SUPPLIED TEXT
They still don’t know what really happened to him. My friend went into the hospital for eye surgery and something went wrong. He was put into an induced coma and then seemed to recover when they brought him out of it. He was eating and talking and then … he died on March 31st. When I first heard the news, I didn’t think it was possible that this vibrant, funny and active man who was younger than me had actually passed away. Stan Jacobs was now home with his heavenly father, but he left a lot of people here on earth in shock and grief. These kind of things just don’t make sense.
On Saturday, I made my way down to Chester for his funeral. It almost seemed like the heavens were crying as big flakes of snow were falling in April. My heart was heavy and my mind was having a hard time conceiving what had actually happened. As I arrived at the church, I noticed that there were a lot of cars already there despite the inclement weather. This was going to be a big event. As I entered the church, I was ushered to the front with one last group for the viewing. I hate viewings and had hoped I was going to miss this part of the service. As I walked past the casket, I looked at Stan’s earthly body and could not accept what I was seeing. How could he be gone?
Following the viewing, I turned around and realized that the church was packed with people. There were no empty seats, so I made my way the balcony. Even the balcony had no seats and I had to find a spot to stand that had a view of the front. One thing I knew for sure, Stan would have loved this. Standing room only even at his funeral. During his lifetime, Stan was an amazing performer and had hosted many events as a Christian comedian. In this final act, so many people came out to show their love to a man who had made them laugh that it almost seemed like a party.

STUDY MATERIAL
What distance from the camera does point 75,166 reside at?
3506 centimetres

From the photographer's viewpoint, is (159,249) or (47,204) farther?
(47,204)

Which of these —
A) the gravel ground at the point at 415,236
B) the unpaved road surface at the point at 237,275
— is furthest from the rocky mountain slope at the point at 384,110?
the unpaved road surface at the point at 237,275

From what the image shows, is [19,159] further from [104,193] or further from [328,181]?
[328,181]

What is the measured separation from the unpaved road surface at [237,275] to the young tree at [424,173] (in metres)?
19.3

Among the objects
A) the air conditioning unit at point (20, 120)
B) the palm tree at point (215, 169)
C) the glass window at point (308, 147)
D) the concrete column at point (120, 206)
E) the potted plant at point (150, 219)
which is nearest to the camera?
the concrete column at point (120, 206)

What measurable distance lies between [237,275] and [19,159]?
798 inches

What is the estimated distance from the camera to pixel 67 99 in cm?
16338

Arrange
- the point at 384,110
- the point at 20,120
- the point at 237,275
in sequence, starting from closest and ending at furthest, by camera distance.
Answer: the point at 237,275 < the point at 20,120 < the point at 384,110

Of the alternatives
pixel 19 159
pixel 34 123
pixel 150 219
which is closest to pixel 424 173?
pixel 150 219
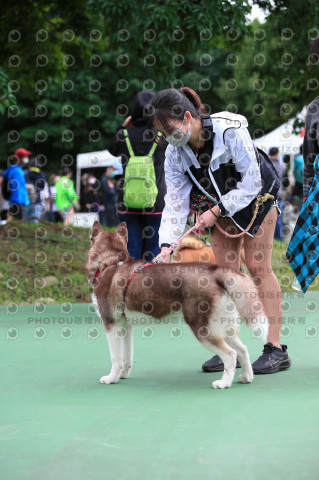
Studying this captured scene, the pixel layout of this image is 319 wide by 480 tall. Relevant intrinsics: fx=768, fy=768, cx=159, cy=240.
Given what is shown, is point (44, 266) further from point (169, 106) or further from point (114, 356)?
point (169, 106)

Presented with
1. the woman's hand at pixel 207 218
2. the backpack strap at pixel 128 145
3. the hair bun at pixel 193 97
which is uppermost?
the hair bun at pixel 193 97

* * *

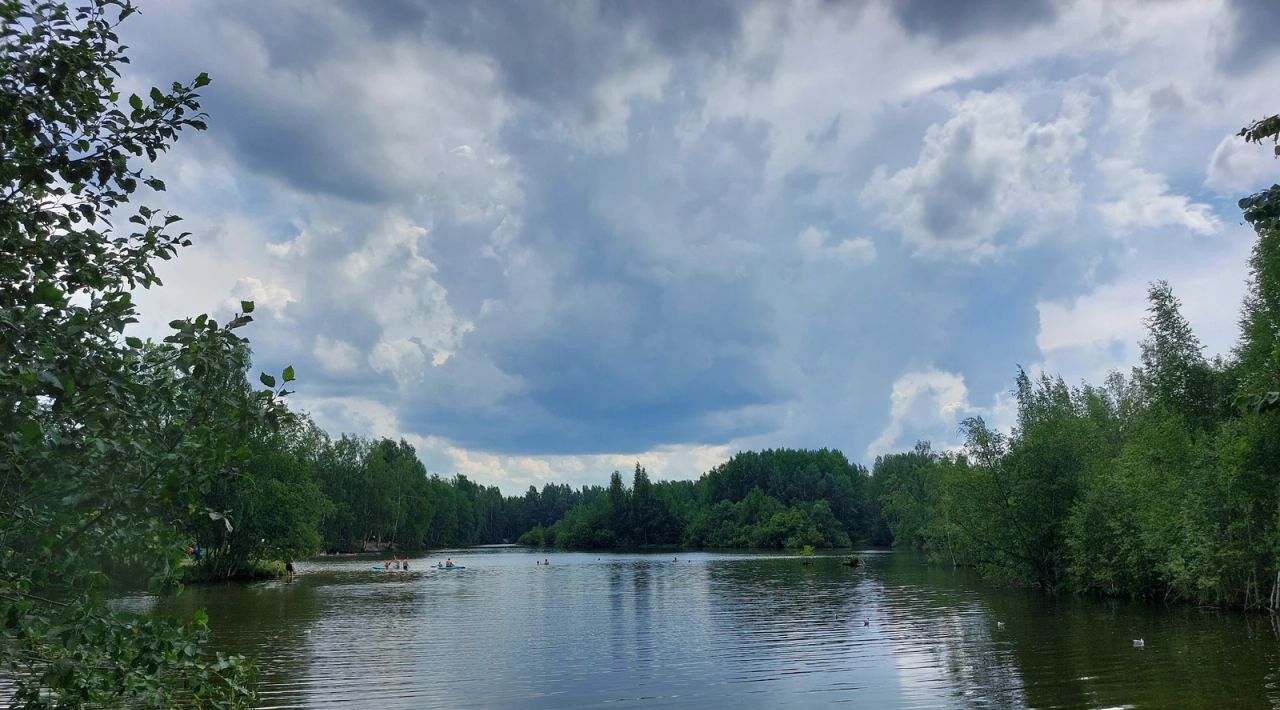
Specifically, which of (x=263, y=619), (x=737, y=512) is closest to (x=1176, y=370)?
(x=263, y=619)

TASK SET
1: From the account of Stan Jacobs's funeral, reproduce the stretch from "On Saturday, I" through "he be gone?" word for word.
2: Answer these questions using the account of Stan Jacobs's funeral:
(a) On what date did Stan Jacobs die?
(b) What was falling from the sky on the day of the funeral?
(c) Where in the church did the writer end up standing?
3: Turn the paragraph in the account of Stan Jacobs's funeral that begins "Following the viewing" into a short list that keeps its main facts.
None of the data is needed for what comes next.

ANSWERS
1:
On Saturday, I made my way down to Chester for his funeral. It almost seemed like the heavens were crying as big flakes of snow were falling in April. My heart was heavy and my mind was having a hard time conceiving what had actually happened. As I arrived at the church, I noticed that there were a lot of cars already there despite the inclement weather. This was going to be a big event. As I entered the church, I was ushered to the front with one last group for the viewing. I hate viewings and had hoped I was going to miss this part of the service. As I walked past the casket, I looked at Stan’s earthly body and could not accept what I was seeing. How could he be gone?

2:
(a) March 31st.
(b) Big flakes of snow.
(c) In the balcony, in a spot with a view of the front.

3:
- After the viewing, the church was packed, with no empty seats.
- The balcony was full too, so the writer stood in a spot with a view of the front.
- Stan would have loved that his funeral was standing room only.
- In life, Stan was an amazing performer who hosted many events as a Christian comedian.
- So many people came to show their love for him that it almost seemed like a party.